The LAH Procedure, Embryo Morphology, and Embryo Transfer

The LAH was applied to each embryo by creating a hole using an infrared diode laser (1.480 nm/400 mW, 40x objectives, Saturn 3 Laser System, Research Instruments Ltd., Cornwall, UK) and a non-contact 630-650 nm pilot laser on day 3 of embryo development. Cleavage embryos were graded based on their quality(19). They were graded as grade 1 if they had 6-8 blastomeres on day 3 with <10% fragmentation without morphological abnormalities. The cleavage embryos were accepted as grade 2 if they had uneven blastomeres with mild variation in refractility and <10% fragmentation. Embryos with 3-6 blastomeres and 20-50% fragmentation were graded as grade 3, while those with less than three blastomeres and >50% fragmentation were graded as grade 4. Thus, the grade 1 and 2 embryos were categorized as good quality ones, while grade 3 and 4 were accepted as poor quality for the cleavage stage. Therefore, the grade 4 embryos were not transferred.

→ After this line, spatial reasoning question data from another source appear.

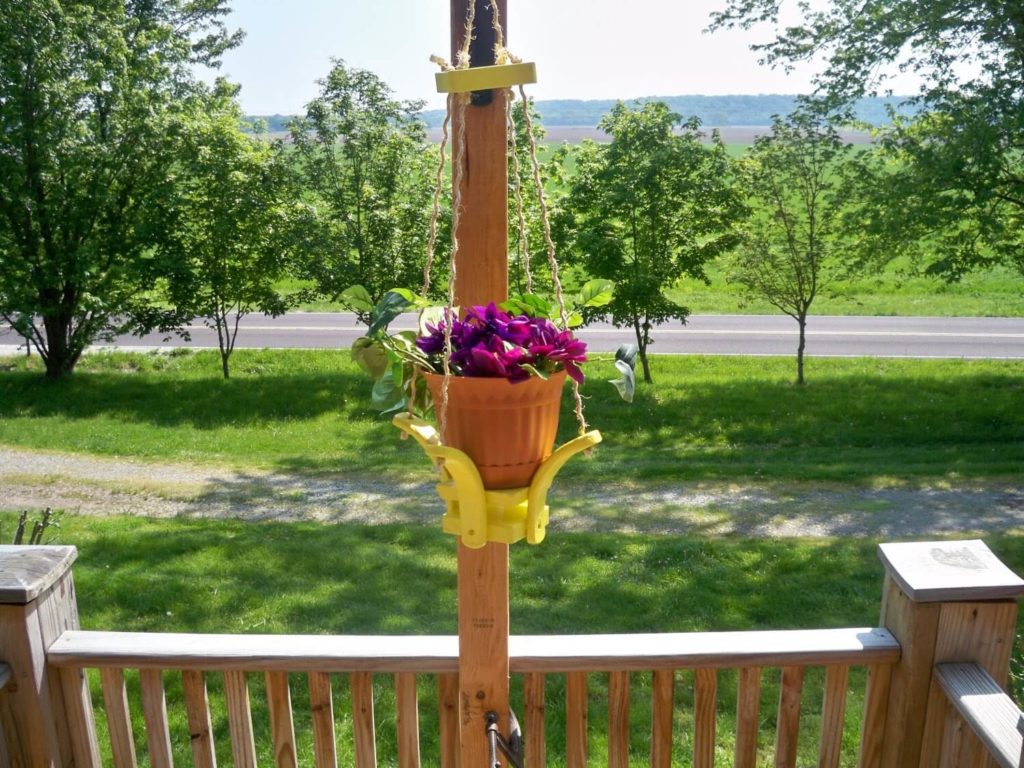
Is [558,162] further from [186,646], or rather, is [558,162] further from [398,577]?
[186,646]

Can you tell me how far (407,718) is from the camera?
1826 mm

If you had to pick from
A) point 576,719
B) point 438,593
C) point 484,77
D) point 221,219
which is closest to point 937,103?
point 438,593

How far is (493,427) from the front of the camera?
4.33 ft

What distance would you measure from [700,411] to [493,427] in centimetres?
780

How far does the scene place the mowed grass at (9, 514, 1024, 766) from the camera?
3.41 meters

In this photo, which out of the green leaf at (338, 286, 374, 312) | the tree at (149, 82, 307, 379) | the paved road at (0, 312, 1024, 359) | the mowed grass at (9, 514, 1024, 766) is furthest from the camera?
the paved road at (0, 312, 1024, 359)

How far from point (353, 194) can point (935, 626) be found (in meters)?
9.19

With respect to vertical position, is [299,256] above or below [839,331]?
above

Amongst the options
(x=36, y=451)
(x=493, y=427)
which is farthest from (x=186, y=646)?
(x=36, y=451)

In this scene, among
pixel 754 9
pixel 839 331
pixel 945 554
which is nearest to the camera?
pixel 945 554

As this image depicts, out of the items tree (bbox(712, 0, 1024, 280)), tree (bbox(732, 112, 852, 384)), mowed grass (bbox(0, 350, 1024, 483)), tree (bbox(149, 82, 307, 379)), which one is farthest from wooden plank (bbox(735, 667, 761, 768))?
tree (bbox(149, 82, 307, 379))

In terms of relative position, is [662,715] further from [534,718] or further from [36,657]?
[36,657]

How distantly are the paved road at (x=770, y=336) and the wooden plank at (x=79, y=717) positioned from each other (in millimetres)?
10468

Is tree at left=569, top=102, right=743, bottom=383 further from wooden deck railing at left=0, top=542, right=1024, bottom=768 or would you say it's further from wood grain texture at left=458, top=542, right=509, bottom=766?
wood grain texture at left=458, top=542, right=509, bottom=766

Blastocysts were graded as per the Gardner classification(20) and scored based on expansion status, inner cell mass (ICM), and trophectoderm (TE) development. The expansion status was graded as follows: Early blastocysts were graded as grade 1, blastocysts as grade 2, full blastocysts as grade 3; expanded blastocysts as grade 4; hatching blastocysts as grade 5 and hatched blastocysts as grade 6. The ICM was graded based on the presence of tightly packed cells (A), loosely packed cells (B), and very few cells (C). The TE was graded as A if several cells formed a cohesive epithelium, B if few cells formed a loose epithelium, and C in the presence of only very few large cells. Blastocysts having a grade of at least 3BB were classified as good-quality embryos. The ET was performed by transabdominal ultrasonography guidance on day 3 or day 5 of embryo development. When we have at least three good-quality embryos on day 3, the embryos were cultured to the blastocyst stage in the G-TL medium (Vitrolife, Gothenburg, Sweden) and transfers were performed on day 5. The other ETs were performed on day 3.

Clinical Outcomes

Serum hCG levels were measured two weeks after ETs. CP was described as the presence of gestational sac via vaginal ultrasonography by six weeks of pregnancy.

Statistical Analysis

The normal distribution of the continuous parameters was tested by the Shapiro-Wilk test. If the variables were not normally distributed, the Mann-Whitney U test was used to compare the LAH and NAH groups. The Fisher’s Exact and chi-square tests were implemented to analyze the categorical data. Descriptive statistics of the continuous variables were expressed as medians, means, standard deviations, interquartile ranges, and minimum and maximum values. The categorical parameters were given as frequencies (n) and percentages (%). The IBM SPSS statistics software was used for all statistical analyses.

Study Limitations

Our study has several limitations such as its retrospective design, completed at a center and consisted of small patient population. Our some results were not reached statistical significance because of the small patient population. Larger prospective and multi-center studies must enhance our knowledge on the effect of LAH on fresh ETs.